◆ **GOAL 1**: Report each line of the entries below that contains the word "located", copying every such line in full.
## Start TEXT EXCERPT
Read here about Kontext's Cookie and Privacy policy. Dismiss

Install Hadoop 3.0.0 in Windows (Single Node)

1067 views 8 comments last modified about 4 months ago Raymond Tang

hadoop yarn hdfs

In this page

This page summarizes the steps to install Hadoop 3.0.0 in your Windows environment. Reference page:

https://wiki.apache.org/hadoop/Hadoop2OnWindows

https://hadoop.apache.org/docs/r1.2.1/cluster_setup.html

Tools and Environment

  • GIT Bash
  • Command Prompt
  • Windows 10

Download Binary Package

Download the latest binary from the following site:

http://hadoop.apache.org/releases.html

In my case, I am saving the file to folder: F:\DataA nalytics

UnZip binary package

Open Git Bash, and change directory (cd) to the folder where you save the binary package and then unzip:

$ cd F:\DataAnalytics

fahao@Raymond-Alienware MINGW64 /f/DataAnalytics
$ tar -xvzf  hadoop-3.0.0.tar.gz

In my case, the Hadoop binary is extracted to: F:\DataAnalytics\hadoop-3.0.0

Setup environment variables

Make sure the following environment variables are set correctly:

  • JAVA_HOME: pointing to your Java JDK installation folder.
  • HADOOP_HOME: pointing to your Hadoop folder in the previous step.

image

Then add ‘%JAVA_HOME%/bin’ and ‘%HADOOP_HOME%/bin’ into Path environment variable like the following screenshot:

image

Verify your setup

You should be able to verify your settings via the following command:

F:\DataAnalytics\hadoop-3.0.0>hadoop -version
java version "1.8.0_161"
Java(TM) SE Runtime Environment (build 1.8.0_161-b12)
Java HotSpot(TM) 64-Bit Server VM (build 25.161-b12, mixed mode)

HDFS configurations

Edit file hadoop-env.cmd

Change this file in %HADOOP_HOME%/etc/hadoop directory to add the following lines at the end of file:

set HADOOP_PREFIX=%HADOOP_HOME%
set HADOOP_CONF_DIR=%HADOOP_PREFIX%\etc\hadoop
set YARN_CONF_DIR=%HADOOP_CONF_DIR%
set PATH=%PATH%;%HADOOP_PREFIX%\bin

Edit file core-site.xml

Make sure the following configurations are existing:

<configuration>
   <property>
     <name>fs.default.name</name>
     <value>hdfs://0.0.0.0:19000</value>
   </property>
</configuration>

By default, the above property configuration doesn’t exist.
## End TEXT EXCERPT
## Start DATASET EXTRACT
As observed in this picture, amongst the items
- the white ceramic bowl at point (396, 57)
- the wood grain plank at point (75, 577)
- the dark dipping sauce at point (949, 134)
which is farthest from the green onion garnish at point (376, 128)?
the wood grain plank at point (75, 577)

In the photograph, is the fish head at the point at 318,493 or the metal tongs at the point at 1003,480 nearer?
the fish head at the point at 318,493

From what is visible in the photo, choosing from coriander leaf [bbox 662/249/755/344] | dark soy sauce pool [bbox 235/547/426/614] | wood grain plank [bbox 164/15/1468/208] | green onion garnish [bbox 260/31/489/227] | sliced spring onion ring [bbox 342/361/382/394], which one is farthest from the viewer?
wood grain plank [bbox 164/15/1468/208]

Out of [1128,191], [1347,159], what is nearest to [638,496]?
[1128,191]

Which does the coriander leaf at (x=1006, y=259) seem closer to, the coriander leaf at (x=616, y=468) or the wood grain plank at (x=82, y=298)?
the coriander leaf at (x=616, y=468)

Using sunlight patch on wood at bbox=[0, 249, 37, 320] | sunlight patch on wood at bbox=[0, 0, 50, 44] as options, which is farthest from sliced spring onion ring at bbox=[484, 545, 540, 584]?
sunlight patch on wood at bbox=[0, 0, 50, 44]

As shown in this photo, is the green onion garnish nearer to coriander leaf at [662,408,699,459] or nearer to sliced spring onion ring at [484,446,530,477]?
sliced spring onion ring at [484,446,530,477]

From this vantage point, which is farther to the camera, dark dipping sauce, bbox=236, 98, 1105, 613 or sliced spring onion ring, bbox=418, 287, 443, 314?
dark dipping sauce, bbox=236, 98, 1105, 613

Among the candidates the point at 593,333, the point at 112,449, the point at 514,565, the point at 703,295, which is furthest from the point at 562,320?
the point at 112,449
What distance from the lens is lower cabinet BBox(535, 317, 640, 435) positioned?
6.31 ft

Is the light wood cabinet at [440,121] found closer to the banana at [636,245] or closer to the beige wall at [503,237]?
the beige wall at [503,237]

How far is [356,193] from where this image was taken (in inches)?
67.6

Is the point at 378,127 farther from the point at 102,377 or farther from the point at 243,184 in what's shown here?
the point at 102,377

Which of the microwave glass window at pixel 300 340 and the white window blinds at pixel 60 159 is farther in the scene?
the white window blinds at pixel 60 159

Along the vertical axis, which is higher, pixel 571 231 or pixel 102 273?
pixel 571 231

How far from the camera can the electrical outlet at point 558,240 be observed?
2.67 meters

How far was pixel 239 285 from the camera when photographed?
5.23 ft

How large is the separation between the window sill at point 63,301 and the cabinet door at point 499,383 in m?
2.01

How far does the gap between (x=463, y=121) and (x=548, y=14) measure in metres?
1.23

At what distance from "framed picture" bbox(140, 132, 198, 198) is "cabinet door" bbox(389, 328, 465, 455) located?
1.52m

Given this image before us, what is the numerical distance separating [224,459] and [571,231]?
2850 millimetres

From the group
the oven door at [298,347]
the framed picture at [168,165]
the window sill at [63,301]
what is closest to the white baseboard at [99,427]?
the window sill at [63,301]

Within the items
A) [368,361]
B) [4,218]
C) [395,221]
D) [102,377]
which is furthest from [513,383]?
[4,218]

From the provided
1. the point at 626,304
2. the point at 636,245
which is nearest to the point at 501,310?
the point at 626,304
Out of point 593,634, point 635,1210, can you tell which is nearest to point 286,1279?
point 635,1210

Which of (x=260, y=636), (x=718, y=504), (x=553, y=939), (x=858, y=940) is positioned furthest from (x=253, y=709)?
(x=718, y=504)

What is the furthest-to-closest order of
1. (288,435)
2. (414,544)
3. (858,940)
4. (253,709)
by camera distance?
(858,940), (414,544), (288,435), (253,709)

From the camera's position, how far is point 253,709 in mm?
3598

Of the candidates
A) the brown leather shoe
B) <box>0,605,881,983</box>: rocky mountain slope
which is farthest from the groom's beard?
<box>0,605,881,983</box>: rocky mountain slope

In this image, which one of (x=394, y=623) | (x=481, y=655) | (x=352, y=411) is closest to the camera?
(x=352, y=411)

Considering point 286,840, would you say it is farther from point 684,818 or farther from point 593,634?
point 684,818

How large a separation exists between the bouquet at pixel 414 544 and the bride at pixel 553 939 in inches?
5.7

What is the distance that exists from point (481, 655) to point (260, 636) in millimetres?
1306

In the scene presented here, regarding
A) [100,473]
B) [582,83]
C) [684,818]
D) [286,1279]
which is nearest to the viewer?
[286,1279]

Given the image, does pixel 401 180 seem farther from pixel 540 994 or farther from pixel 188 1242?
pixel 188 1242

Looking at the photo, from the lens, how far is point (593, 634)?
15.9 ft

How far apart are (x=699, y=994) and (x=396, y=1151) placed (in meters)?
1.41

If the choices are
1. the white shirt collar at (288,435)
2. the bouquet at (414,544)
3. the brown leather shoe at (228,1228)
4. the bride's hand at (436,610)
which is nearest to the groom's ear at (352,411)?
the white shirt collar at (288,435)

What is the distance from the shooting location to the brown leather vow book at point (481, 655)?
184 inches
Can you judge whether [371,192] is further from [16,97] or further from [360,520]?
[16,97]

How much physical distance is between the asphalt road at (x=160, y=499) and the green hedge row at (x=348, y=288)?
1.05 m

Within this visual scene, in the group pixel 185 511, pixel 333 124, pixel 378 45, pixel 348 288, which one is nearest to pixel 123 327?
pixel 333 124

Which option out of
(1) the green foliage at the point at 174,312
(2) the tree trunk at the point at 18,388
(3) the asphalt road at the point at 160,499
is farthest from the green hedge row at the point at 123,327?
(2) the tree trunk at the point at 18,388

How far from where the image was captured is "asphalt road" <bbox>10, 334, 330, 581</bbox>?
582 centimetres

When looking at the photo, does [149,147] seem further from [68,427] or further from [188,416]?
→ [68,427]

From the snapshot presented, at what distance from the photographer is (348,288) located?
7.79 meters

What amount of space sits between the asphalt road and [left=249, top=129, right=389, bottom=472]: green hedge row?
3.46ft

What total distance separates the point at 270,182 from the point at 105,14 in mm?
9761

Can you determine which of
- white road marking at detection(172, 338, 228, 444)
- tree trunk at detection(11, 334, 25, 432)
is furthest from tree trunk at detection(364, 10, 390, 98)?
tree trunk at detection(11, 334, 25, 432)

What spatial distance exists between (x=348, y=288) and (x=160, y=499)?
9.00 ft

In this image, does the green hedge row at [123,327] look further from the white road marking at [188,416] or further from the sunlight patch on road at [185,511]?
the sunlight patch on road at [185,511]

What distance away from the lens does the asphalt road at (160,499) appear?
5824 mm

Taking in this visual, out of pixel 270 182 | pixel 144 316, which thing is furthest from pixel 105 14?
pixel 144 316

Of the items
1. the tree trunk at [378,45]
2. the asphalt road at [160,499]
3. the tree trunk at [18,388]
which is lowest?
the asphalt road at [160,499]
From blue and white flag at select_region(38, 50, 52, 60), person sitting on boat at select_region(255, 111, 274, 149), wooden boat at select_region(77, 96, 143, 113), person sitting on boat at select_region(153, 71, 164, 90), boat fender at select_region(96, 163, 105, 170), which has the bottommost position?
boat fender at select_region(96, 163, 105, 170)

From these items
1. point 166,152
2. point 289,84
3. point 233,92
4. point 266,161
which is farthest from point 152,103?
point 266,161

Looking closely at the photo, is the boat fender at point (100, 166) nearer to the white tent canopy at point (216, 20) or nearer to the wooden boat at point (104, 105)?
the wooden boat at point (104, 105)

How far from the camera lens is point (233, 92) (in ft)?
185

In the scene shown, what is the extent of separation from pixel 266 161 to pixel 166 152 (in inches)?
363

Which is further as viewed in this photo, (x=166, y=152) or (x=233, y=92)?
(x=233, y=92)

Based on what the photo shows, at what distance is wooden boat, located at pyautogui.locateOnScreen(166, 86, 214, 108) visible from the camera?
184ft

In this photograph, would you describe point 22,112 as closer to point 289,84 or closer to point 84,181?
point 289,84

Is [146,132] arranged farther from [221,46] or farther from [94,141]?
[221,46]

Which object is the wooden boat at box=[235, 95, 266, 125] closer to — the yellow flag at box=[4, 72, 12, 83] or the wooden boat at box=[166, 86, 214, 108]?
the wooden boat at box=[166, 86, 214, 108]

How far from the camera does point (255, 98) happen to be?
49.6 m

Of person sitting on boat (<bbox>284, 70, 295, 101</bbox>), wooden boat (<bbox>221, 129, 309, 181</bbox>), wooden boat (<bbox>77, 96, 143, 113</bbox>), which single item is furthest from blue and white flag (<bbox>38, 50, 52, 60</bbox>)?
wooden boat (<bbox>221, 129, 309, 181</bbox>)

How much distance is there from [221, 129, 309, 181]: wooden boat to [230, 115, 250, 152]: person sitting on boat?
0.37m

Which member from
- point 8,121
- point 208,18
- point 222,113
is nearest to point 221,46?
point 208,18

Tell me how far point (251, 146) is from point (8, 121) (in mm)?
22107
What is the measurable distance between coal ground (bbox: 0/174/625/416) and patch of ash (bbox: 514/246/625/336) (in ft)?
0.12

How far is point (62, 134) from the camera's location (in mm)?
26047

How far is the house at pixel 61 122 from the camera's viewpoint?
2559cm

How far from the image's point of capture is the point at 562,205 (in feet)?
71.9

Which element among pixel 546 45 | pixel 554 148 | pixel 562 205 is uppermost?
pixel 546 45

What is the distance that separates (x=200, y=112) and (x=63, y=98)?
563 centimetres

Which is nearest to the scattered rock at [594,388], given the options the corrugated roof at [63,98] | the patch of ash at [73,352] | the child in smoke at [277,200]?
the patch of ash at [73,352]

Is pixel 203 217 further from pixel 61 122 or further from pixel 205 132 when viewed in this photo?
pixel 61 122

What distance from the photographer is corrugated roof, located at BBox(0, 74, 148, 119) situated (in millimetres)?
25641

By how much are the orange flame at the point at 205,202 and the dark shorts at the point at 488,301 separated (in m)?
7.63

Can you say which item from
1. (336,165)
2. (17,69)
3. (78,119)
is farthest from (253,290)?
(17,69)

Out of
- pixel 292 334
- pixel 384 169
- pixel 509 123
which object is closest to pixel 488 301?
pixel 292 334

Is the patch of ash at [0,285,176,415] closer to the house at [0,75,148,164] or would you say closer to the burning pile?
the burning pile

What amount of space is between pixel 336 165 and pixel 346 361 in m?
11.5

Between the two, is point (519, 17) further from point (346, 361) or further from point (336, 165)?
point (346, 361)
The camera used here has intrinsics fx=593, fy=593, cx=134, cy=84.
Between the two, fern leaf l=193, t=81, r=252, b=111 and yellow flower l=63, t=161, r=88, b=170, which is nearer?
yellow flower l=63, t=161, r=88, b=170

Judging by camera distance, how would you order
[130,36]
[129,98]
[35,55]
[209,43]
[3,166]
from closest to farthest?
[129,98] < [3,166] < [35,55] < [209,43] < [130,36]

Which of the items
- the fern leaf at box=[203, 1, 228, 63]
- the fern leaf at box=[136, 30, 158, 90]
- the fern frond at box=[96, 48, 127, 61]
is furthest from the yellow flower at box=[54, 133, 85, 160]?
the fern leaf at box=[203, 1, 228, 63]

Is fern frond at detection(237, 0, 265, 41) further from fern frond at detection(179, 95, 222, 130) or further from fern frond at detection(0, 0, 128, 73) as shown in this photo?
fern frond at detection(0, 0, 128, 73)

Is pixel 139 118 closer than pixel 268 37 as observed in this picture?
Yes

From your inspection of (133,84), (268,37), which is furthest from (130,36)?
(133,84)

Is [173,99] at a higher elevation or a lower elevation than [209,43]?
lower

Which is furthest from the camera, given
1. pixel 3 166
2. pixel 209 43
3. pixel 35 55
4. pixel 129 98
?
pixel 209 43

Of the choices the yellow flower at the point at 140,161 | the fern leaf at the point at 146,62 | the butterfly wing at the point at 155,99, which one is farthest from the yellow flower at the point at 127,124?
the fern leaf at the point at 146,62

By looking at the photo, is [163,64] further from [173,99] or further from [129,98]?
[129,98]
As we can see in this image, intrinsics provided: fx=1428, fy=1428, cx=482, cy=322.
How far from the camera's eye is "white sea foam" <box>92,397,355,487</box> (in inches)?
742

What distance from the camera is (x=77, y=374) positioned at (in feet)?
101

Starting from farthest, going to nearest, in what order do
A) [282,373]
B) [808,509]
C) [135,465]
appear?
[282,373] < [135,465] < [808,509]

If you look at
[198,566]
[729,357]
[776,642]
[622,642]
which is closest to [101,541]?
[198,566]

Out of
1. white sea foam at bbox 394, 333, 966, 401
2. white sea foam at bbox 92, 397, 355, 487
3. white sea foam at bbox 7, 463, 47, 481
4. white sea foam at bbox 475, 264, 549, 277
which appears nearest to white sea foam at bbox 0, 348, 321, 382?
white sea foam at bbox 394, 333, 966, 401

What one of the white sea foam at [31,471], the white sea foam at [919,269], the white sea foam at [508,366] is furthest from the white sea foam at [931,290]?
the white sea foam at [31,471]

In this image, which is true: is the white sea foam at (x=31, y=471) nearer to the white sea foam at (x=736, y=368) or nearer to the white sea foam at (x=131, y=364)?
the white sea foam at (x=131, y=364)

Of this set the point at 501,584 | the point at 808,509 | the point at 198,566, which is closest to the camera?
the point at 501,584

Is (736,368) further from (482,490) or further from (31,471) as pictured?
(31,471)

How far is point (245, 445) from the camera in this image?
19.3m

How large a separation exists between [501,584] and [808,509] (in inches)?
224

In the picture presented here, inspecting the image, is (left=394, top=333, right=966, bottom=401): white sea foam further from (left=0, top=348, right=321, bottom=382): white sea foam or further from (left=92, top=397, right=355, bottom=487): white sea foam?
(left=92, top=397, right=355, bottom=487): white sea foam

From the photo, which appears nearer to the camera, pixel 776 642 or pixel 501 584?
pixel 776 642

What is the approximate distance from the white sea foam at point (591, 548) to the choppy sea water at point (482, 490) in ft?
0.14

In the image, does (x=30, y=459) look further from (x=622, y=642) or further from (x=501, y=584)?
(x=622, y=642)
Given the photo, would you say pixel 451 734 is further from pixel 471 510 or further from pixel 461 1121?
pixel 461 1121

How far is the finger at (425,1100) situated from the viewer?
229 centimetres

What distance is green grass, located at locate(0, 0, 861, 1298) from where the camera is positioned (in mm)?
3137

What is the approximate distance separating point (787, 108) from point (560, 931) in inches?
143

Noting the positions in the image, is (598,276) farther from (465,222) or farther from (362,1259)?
## End DATASET EXTRACT
◆ **GOAL 2**: From the Hadoop installation guide above, reproduce word for word the passage from "Edit file core-site.xml" up to and including "configuration doesn’t exist.".

◆ **FINISHED ANSWER 1**:
At what distance from "framed picture" bbox(140, 132, 198, 198) is "cabinet door" bbox(389, 328, 465, 455) located?
From the snapshot presented, at what distance from the photographer is (348,288) located?
Based on what the photo shows, at what distance is wooden boat, located at pyautogui.locateOnScreen(166, 86, 214, 108) visible from the camera?
What distance from the photographer is corrugated roof, located at BBox(0, 74, 148, 119) situated (in millimetres)?
What distance is green grass, located at locate(0, 0, 861, 1298) from where the camera is positioned (in mm)?

◆ **FINISHED ANSWER 2**:
Edit file core-site.xml

Make sure the following configurations are existing:

<configuration>
   <property>
     <name>fs.default.name</name>
     <value>hdfs://0.0.0.0:19000</value>
   </property>
</configuration>

By default, the above property configuration doesn’t exist.